The problem with this is that if you have already read Sylvia Beamon’s excellent “The Royston Cave: Used by Saints or Sinners?” (there’s a well-thumbed copy on my shelf), you’d know (a) that Sylvia has long pointed to sites within Royston that should be examined; (b) that these are likely to be little more than abandoned cellars; and moreover (c) that according to most Templar historians, the UK was only ever of marginal interest (as compared to, say, Languedoc).

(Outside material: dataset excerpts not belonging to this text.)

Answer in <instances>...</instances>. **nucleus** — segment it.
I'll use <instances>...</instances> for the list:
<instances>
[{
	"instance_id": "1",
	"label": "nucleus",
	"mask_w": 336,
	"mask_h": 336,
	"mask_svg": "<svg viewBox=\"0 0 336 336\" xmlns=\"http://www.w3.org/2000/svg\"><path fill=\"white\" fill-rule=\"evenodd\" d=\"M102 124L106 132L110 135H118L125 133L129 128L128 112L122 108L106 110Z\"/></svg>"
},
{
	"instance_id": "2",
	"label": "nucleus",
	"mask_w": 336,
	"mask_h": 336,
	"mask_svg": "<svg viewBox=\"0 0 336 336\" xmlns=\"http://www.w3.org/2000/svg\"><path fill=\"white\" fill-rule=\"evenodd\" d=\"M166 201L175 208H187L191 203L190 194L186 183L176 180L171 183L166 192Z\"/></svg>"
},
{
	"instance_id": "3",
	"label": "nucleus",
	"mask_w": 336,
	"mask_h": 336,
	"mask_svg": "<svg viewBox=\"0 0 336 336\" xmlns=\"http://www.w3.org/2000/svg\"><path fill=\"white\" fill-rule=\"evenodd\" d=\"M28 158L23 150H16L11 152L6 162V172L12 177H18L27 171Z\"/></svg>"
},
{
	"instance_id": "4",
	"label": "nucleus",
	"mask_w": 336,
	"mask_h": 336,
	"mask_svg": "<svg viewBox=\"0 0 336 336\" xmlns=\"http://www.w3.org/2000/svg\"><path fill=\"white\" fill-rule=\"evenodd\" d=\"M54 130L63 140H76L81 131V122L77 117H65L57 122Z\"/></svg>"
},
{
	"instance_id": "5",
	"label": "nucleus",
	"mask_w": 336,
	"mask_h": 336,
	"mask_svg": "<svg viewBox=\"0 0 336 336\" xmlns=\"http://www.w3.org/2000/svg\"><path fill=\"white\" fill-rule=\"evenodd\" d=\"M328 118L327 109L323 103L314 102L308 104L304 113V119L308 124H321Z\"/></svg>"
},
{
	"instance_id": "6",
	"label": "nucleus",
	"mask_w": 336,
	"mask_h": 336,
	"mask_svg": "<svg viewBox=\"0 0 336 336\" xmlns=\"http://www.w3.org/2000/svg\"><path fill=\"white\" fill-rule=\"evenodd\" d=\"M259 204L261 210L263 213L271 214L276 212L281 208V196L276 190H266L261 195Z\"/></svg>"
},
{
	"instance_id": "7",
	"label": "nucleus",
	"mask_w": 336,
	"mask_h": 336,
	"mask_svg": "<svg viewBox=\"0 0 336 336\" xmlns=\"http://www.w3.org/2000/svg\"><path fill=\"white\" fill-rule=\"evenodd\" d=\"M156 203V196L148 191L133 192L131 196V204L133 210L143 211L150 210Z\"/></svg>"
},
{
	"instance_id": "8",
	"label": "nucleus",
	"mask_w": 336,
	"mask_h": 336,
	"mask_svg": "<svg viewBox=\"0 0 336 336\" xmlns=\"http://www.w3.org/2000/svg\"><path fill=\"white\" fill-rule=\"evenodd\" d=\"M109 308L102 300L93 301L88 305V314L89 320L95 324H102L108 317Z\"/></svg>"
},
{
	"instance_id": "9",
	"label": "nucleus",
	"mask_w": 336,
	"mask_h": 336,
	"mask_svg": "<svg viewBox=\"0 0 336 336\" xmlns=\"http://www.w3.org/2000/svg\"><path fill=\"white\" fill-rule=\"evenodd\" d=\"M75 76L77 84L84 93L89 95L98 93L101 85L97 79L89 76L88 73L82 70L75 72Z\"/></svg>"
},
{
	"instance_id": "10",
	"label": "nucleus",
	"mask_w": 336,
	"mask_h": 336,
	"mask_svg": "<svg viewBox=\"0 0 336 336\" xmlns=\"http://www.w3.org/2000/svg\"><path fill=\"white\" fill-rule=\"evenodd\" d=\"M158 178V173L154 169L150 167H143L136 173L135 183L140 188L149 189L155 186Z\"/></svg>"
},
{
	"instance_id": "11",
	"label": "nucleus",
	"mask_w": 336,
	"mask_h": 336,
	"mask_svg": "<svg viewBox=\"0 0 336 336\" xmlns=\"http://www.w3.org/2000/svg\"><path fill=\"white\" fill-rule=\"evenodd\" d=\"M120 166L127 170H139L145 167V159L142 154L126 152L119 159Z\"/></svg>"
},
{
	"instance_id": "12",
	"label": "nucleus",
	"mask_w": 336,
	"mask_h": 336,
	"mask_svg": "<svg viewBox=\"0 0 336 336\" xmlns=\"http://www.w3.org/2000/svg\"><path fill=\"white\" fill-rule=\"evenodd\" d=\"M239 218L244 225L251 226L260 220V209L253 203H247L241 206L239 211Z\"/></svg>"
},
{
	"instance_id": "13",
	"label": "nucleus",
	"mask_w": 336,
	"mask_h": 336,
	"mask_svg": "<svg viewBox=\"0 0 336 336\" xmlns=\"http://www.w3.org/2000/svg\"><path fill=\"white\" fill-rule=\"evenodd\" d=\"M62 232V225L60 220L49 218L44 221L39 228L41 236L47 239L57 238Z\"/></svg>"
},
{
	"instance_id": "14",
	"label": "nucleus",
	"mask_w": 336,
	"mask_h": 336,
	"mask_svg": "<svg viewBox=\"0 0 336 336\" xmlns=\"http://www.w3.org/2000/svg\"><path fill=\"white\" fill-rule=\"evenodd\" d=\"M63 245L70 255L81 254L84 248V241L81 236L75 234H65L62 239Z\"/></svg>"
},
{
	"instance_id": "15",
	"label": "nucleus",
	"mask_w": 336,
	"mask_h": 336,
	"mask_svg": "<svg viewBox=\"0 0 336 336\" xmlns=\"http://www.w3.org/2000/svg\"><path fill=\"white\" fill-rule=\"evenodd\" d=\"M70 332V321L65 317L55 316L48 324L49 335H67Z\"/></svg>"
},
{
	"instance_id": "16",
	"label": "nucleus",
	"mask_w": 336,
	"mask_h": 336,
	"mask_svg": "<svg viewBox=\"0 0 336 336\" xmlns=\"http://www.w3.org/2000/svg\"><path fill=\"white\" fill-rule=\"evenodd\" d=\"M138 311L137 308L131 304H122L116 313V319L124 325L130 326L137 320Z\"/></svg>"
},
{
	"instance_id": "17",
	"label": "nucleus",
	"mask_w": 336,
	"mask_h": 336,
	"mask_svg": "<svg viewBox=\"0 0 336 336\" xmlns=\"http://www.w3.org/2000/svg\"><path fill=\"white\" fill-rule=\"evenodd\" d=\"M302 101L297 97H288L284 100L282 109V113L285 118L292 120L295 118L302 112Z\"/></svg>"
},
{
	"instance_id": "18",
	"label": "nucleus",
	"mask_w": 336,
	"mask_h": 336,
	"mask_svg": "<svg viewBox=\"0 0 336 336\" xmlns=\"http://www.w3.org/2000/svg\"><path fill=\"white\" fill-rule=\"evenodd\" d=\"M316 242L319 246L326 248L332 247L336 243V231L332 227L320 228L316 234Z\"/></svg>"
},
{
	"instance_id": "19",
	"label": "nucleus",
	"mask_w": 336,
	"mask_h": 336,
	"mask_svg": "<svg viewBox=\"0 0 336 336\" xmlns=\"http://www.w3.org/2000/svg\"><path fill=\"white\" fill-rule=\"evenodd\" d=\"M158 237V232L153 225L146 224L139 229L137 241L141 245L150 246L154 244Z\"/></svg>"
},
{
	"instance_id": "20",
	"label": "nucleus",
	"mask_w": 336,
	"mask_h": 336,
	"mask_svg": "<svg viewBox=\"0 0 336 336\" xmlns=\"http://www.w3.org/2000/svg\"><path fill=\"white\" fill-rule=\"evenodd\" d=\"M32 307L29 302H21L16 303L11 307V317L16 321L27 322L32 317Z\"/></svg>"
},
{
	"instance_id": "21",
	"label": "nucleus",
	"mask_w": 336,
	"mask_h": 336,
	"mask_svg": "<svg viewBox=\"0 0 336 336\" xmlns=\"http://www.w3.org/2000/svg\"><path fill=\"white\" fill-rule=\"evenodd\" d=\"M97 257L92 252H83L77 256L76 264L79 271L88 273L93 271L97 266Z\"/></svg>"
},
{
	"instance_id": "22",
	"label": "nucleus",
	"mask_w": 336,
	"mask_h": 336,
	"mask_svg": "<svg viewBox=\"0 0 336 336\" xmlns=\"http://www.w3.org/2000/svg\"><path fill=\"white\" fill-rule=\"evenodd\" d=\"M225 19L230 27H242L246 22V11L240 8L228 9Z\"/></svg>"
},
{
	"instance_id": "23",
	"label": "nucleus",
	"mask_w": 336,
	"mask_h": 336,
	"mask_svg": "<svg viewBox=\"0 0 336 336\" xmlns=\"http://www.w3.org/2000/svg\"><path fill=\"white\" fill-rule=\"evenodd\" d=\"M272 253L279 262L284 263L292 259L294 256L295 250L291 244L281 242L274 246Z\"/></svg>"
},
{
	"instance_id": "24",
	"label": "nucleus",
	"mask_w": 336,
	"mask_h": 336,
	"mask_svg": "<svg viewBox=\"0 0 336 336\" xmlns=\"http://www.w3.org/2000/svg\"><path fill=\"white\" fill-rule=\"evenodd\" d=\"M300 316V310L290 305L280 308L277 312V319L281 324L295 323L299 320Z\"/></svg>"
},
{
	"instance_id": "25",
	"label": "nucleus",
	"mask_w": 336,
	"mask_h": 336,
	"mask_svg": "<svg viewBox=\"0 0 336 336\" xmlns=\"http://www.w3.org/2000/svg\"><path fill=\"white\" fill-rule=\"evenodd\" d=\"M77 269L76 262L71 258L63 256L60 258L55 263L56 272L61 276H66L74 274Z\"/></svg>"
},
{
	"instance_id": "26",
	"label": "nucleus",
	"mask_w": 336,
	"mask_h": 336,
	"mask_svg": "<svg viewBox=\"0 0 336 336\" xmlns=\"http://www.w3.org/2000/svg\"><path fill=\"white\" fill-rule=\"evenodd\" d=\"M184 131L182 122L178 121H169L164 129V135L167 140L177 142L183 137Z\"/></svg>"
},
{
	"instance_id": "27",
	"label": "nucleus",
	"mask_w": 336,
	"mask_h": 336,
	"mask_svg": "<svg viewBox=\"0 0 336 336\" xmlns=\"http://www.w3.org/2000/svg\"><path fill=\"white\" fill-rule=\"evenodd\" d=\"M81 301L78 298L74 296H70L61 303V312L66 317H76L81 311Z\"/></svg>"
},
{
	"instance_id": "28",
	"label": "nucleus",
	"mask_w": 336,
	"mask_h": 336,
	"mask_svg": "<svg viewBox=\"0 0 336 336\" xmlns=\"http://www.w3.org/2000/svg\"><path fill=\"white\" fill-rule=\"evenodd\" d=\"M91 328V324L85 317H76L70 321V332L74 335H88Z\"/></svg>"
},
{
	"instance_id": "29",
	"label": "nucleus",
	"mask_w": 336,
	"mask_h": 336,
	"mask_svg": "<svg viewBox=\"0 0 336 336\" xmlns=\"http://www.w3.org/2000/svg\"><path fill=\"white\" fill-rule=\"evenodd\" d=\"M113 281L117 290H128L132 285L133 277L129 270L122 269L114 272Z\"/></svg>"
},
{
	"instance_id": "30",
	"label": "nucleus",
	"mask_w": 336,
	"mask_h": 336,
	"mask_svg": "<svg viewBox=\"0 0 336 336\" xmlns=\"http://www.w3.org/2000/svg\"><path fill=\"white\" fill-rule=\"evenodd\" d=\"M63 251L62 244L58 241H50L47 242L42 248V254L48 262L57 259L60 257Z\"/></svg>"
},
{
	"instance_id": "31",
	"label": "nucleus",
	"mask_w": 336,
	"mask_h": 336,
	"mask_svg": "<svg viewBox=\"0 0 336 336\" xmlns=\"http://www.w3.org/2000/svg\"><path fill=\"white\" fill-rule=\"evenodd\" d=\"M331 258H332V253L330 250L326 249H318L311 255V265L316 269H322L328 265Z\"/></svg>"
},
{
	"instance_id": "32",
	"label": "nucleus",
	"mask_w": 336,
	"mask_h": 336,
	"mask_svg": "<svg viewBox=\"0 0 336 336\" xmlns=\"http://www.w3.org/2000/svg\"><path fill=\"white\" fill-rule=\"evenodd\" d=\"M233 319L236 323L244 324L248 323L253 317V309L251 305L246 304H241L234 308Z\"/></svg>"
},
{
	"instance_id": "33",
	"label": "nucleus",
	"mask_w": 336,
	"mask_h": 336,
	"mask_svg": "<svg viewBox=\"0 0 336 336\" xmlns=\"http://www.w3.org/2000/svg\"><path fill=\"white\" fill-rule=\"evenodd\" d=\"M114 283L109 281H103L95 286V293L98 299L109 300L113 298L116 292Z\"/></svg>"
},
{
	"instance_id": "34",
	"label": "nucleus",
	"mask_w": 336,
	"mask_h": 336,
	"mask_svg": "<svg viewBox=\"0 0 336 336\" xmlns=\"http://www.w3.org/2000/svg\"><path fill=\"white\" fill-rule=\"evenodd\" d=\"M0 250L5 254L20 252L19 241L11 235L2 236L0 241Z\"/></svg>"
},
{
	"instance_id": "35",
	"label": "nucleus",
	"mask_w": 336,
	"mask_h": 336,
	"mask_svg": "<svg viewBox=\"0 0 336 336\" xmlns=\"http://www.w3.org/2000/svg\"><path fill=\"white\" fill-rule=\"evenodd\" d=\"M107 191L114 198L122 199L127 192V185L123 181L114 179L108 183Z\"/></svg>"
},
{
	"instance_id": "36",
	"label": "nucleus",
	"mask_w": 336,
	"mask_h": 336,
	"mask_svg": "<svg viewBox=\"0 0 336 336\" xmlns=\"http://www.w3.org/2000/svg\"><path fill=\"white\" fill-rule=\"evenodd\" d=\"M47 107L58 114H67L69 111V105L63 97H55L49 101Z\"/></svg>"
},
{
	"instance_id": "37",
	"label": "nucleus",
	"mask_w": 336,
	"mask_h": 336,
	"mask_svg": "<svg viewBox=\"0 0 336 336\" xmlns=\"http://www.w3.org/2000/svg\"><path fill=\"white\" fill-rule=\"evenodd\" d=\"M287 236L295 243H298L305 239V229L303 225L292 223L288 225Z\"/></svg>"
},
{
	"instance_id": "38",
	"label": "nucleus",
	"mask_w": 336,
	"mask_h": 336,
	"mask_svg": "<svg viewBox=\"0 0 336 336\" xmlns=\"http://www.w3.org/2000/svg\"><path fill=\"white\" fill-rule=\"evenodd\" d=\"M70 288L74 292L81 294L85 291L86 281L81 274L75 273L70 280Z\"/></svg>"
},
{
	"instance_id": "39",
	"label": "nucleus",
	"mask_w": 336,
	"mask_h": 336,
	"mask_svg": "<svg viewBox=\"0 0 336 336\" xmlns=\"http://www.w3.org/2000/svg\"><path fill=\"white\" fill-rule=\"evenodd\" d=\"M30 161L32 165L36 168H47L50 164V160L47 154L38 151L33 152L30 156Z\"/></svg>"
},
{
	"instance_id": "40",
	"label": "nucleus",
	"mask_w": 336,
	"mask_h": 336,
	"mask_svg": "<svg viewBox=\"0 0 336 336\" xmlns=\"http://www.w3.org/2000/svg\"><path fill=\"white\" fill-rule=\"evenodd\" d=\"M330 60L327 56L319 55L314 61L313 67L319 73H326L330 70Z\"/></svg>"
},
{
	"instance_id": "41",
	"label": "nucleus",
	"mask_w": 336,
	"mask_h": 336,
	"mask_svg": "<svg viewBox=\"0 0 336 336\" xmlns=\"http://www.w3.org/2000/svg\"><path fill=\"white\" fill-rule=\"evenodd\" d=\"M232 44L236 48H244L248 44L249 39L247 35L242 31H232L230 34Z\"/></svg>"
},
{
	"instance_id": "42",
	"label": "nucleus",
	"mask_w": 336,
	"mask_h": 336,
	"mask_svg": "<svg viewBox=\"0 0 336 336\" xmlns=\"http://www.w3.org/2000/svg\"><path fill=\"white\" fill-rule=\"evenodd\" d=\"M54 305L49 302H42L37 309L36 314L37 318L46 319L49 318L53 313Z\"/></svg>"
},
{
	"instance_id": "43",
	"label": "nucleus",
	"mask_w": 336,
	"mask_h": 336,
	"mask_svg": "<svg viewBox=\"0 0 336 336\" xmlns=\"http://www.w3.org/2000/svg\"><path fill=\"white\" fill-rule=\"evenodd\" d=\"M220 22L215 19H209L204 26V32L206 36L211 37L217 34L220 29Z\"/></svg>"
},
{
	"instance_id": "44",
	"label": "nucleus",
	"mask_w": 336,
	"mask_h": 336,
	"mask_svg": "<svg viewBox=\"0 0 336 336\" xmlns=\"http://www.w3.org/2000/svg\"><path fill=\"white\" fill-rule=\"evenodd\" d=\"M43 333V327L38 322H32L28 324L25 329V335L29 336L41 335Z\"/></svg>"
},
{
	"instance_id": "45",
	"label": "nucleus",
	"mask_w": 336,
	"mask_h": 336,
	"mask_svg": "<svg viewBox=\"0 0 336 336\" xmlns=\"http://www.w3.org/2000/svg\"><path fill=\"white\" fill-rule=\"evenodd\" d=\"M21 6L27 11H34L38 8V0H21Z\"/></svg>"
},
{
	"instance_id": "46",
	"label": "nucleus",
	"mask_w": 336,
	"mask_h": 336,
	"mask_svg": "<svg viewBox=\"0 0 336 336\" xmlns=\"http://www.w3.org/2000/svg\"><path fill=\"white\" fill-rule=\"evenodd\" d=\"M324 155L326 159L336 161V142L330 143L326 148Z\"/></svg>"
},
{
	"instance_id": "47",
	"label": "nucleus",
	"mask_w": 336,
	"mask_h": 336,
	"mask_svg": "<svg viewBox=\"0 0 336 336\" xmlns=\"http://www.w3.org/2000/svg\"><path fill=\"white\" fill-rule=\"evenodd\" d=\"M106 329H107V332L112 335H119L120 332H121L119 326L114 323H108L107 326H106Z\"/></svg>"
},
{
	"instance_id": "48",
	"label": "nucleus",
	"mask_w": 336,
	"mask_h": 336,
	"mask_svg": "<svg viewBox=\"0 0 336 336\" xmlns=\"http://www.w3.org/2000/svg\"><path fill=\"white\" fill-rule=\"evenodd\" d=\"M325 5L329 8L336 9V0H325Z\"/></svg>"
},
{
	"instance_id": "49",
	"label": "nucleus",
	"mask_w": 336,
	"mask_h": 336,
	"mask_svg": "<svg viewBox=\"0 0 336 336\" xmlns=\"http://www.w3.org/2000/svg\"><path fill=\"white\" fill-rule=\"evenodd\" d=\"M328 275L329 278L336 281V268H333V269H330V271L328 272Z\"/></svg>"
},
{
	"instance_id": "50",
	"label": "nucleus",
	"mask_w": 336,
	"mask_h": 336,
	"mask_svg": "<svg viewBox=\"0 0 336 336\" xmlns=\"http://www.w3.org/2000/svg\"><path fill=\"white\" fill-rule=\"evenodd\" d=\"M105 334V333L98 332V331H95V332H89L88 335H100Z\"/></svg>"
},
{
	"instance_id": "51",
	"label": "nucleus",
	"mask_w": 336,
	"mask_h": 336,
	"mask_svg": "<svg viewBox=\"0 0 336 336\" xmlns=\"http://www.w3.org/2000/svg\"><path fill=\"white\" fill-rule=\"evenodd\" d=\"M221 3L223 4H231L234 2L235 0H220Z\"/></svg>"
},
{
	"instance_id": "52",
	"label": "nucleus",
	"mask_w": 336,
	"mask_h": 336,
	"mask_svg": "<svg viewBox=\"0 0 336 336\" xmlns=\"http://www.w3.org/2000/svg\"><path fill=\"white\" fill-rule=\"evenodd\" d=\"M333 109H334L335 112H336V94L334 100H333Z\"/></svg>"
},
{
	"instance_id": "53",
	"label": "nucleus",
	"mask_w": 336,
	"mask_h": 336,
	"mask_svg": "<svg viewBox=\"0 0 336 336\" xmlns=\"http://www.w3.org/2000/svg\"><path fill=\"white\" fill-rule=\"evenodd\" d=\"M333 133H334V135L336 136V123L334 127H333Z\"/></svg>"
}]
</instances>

I’d love it to be true that there was some kind of subtle iconological connection between the Knights Templars and neolithic sites: but I have to say this is right at the edge of the possible, if not over it. To be honest, unless there’s some truly amaaaaaazing evidence here, I think I’d rather buy into something a bit more plausibly mad (like the whole Titanic “insurance fraud” conspiracy theory) than this. All the same, a meagre £19.99 will buy you the first two DVDs of “The Quest”: and I’m sure it would be an entertaining diversion, if you like that kind of thing.
Second up is a rather more pleasantly gritty work of historical obsession. Tudor Parfitt spent 20+ years trying to track down the lost Ark of the Covenant: and, incredibly, appears to have found its 700-year-old duplicate/replacement in Harare. His book (“The Lost Ark of the Covenant“, to be published on 3rd March 2008 by HarperCollins) details the driven and (unavoidably) Indiana Jones-esque path he took along the way.
I’ve got a lot of sympathy with the ‘verie parfit Tudor’: he has clamped the meagre historical clues available to him in his bulldog-like jaws, and repeatedly stepped sideways with the subtle literary and DNA evidence available to him to give them colour, shape, depth – and hopefully to find the truth behind them all, whatever it happens to be. Though the hardback is £18.99 (if, inevitably, cheaper at Amazon etc), it’s something I’ll definitely be ordering: and will (of course) review here.